━━━━━ DOCUMENT SEGMENT

1. A polypeptide inhibitor of HIV-1 transcription and replication, the polypeptide comprising

a nuclear localization signal of IκB-α, or a derivative thereof;

a C-terminal nuclear export signal of IκB-α, or a derivative thereof, and

a binding site of IκB-α for an HIV-1 Tat transactivator, or a derivative thereof.

2. The polypeptide inhibitor according to claim 1, the polypeptide comprising an amino acidic sequence consisting of positions 110 to 120 of IκB-α amino acid sequence, or a derivative thereof.

3. The polypeptide inhibitor according to claim 1, the polypeptide comprising an amino acidic sequence consisting of positions 265 to 277 of IκB-α amino acid sequence, or a derivative thereof.

4. The polypeptide inhibitor according to claim 1, the polypeptide comprising an amino acidic sequence consisting of positions 263 to 269 of IκB-α amino acid sequence, or a derivative thereof.

5. The polypeptide inhibitor according to claim 1, the polypeptide comprising an amino acidic sequence consisting of positions 72 to 287 of IκB-α amino acid sequence, or a derivative thereof.

6. The polypeptide inhibitor according to claim 5, the polypeptide comprising an amino acid sequence consisting of SEQ ID NO:1, or a derivative thereof.

7. The polypeptide inhibitor according to claim 6, having an amino acid sequence having an at least 90% identity to SEQ ID NO:1.

8. A method of inhibiting HIV-1 transcription and replication in a host cell, comprising administering to said host cell an effective amount of a polypeptide inhibitor according to claim 1.

9. The method according to claim 8, wherein inhibiting HIV-1 transcription and replication in a host cell is performed in vitro.

10. The method according to claim 8, wherein inhibiting HIV-1 transcription and replication in a host cell is performed in vivo.

11. The method according to claim 8, wherein said effective amount is between about 100 nM and about 100 μM.

12. A composition for inhibiting HIV-1 transcription and replication in a host cell, the composition comprising the polypeptide inhibitor according to claim 1 and a compatible vehicle.

━━━━━━━━━━
━━━━━ INFORMATION PROVIDED

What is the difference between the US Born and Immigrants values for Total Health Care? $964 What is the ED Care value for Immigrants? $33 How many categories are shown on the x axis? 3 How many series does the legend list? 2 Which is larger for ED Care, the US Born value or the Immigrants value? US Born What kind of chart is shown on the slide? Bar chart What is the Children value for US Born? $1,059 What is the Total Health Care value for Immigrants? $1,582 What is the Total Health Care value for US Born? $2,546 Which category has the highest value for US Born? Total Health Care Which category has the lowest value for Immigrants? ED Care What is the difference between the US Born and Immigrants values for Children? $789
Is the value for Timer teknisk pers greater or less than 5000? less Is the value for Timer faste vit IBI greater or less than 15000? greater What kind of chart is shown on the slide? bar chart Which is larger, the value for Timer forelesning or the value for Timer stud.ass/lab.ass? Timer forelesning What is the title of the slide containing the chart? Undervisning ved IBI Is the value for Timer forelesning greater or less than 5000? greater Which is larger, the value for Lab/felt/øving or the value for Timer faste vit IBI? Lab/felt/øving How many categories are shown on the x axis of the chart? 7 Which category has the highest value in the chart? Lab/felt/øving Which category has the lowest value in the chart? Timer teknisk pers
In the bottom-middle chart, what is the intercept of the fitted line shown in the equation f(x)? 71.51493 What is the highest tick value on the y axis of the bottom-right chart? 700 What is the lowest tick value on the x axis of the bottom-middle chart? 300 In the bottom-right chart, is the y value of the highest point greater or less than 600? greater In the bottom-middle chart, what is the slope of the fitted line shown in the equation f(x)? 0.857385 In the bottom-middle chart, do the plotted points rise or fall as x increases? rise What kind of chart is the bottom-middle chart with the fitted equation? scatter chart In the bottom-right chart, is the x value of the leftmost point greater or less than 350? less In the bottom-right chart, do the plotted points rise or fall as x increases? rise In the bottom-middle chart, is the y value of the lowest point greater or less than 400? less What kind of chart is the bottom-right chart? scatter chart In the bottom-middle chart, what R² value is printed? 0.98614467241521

━━━━━━━━━━

PROBLEM DETAILS:
Render this sentence from the HIV-1 inhibitor claims in Spanish: "The method according to claim 8, wherein said effective amount is between about 100 nM and about 100 μM."

TASK ANSWER:
El método según la reivindicación 8, en el que dicha cantidad eficaz está entre aproximadamente 100 nM y aproximadamente 100 μM.